Mukasey did not respond to a request for seeking comment for this article. Justice’s Office of Professional Responsibility has been investigating aspects of the prosecution since the trial last fall.
At Tuesday’s session, Judge Sullivan threw out the guilty verdicts a jury returned against Stevens last October on eight counts that he omitted valuable gifts from his financial disclosure reports. Last week, Holder advised the court that important evidence was not provided to the defense and that Justice would not seek to retry the case. Sullivan also named a special prosecutor to decide whether to seek criminal contempt charges against six members of the government’s trial team.
When he suggested the Stevens case fit an emerging pattern, Sullivan did not cite other cases.
However, a transcript of a hearing last week about a Yemeni prisoner held at Guantanamo for seven years, Aymen Batarfi, shows Sullivan was similarly livid with the government. “How can this court have any confidence whatsoever in the United States government to comply with its obligations and be truthful to the court?” he asked, in comments first reported by McClatchy Newspapers. “I’ll tell you quite frankly, if I have to start incarcerating people to get my point across, I’m going to start at the top.”
The judges who are most skeptical of DOJ attorneys may have broader policy views that could color their assessment of the government’s conduct. Judge Sullivan, who was appointed to the federal bench by President Clinton and to local courts by Republican presidents, has indicated deep misgivings about what has transpired at Guantanamo.
“I mean, this Guantanamo issue is a travesty. It ranks up there with the internment f Japanese-American citizens years ago,” the judge said at last week’s hearing. “It's a horror story in the American system of jurisprudence.”
Kollar-Kotelly expressed her ire in two recent orders castigating the government for repeatedly ignoring deadlines she had set to produce evidence to lawyers for four Kuwaiti prisoners at Guantanamo. She said she had “lost all confidence” in a DOJ attorney assigned to the case.
And in the Miami case, Judge Gold said, "It’s more than just mistakes. Important safeguards were not met." Two prosecutors involved in the case have been reassigned.
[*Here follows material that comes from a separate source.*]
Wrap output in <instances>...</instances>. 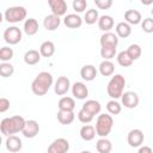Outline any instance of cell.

One of the most famous allegations of misconduct in a federal case in recent years took place in a 2003 trial in Detroit of four men alleged to be part a “sleeper cell” of Islamic terrorists. Prosecutor Richard Convertino was accused of withholding emails that contradicted a key witness. The Justice Department ultimately charged Convertino and a State Department investigator with conspiring to withhold evidence and make false statements to the court. Both men were acquitted after a jury trial.